Patrick Soon-Shiong, the billionaire biomedical entrepreneur and owner of the Los Angeles Times, has moved on two fronts to fight the Covid-19 pandemic in recent weeks.
Soon-Shiong has acquired a Los Angeles hospital out of bankruptcy and plans to establish a coronavirus research facility on its campus. And he has pivoted his two immunotherapy companies to develop potential therapies and vaccines to fight the virus.
Soon-Shiong’s bid to buy the shuttered St. Vincent Medical Center in Westlake from bankrupt Verity Health System for $135 million was approved April 10 by U.S. Bankruptcy Court Judge Ernest Robles.
But the deal came with some controversy.
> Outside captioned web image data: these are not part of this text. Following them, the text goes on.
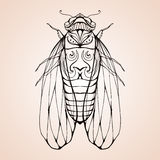 Illustration cicada  with boho pattern. Stock Photos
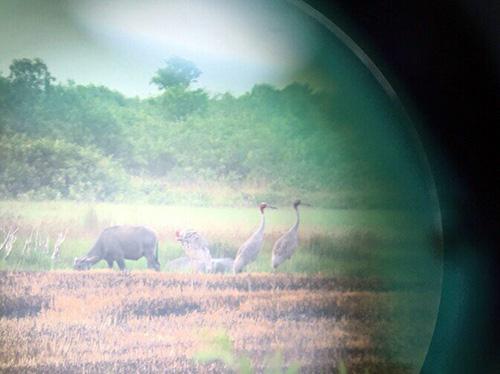 Gần 40 con sếu đầu đỏ quý hiếm về khu bảo tồn ở Kiên Giang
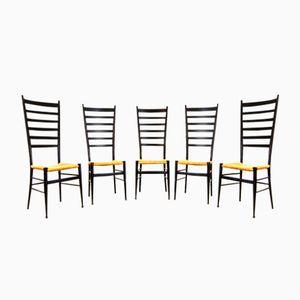 Chaises de Salon Vintage, Set de 5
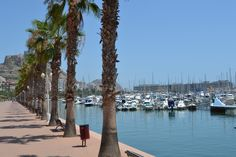 alicante - Palm trees and marina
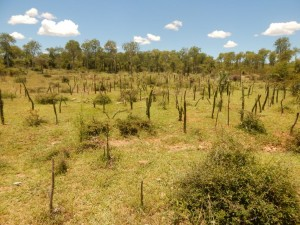 2-alluaudia reforestation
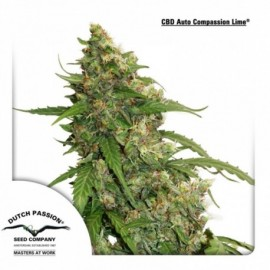 CBD Auto Compassion Lime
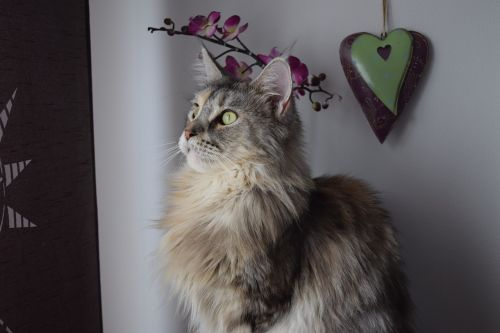 cat main coon maine coon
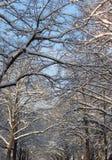 Cima d'albero nel winterscape Immagini Stock Libere da Diritti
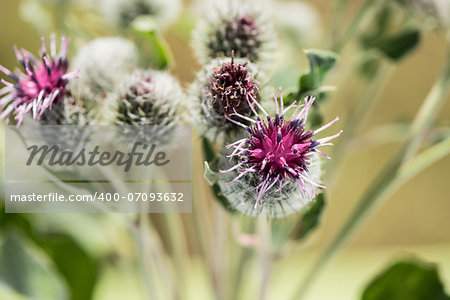 thistle flowers in a sunny day on an indistinct background Stock Photo - Budget Royalty-Free, Image code: 400-07093632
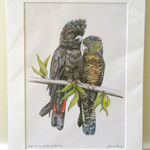 "Red-tailed Black-cockatoo pair, 12""x 8"" Wildlife Art Print"
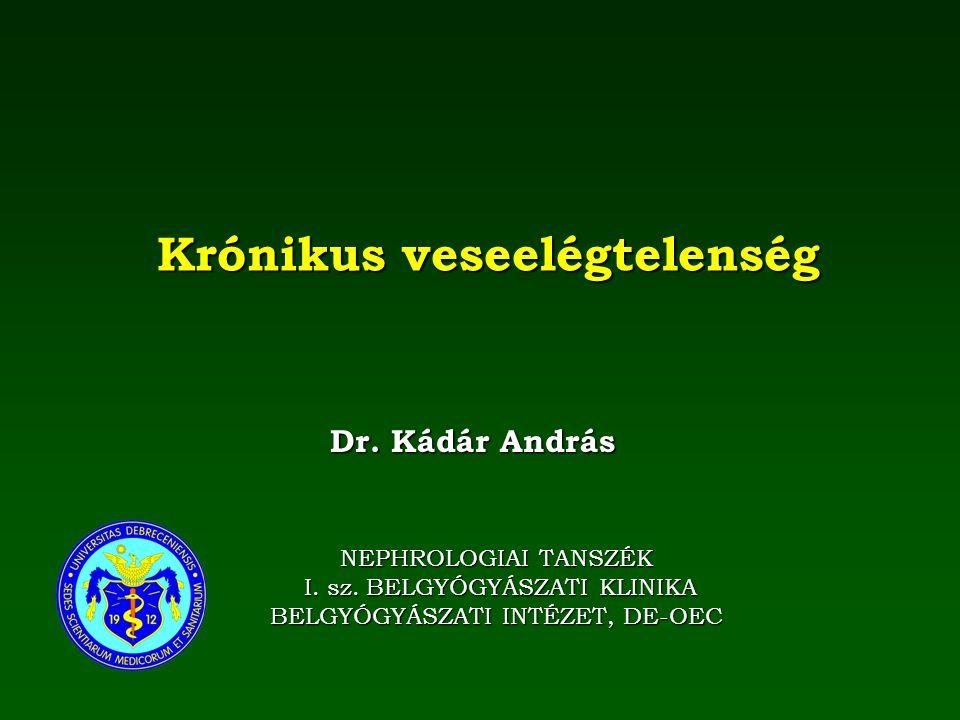 Krónikus veseelégtelenség NEPHROLOGIAI TANSZÉK I. sz. BELGYÓGYÁSZATI KLINIKA I. sz. BELGYÓGYÁSZATI KLINIKA BELGYÓGYÁSZATI INTÉZET, DE-OEC Dr. Kádár An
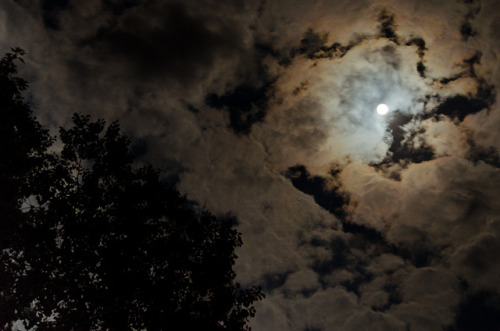 Harvest Moon 2012 by Truebritgal on Flickr.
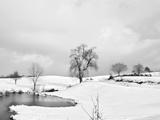 Small Pond BW Fotografisk trykk av Bob Rouse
Soon-Shiong’s bid had come under fire from state Attorney General Xavier Becerra because a company under Soon-Shiong’s control — Integrity Healthcare — was also the management company for Verity Health and one of its secured creditors in the bankruptcy proceeding.
Soon-Shiong agreed to acquire the hospital personally instead of having his family foundation buy it, and Becerra withdrew his objections to the sale.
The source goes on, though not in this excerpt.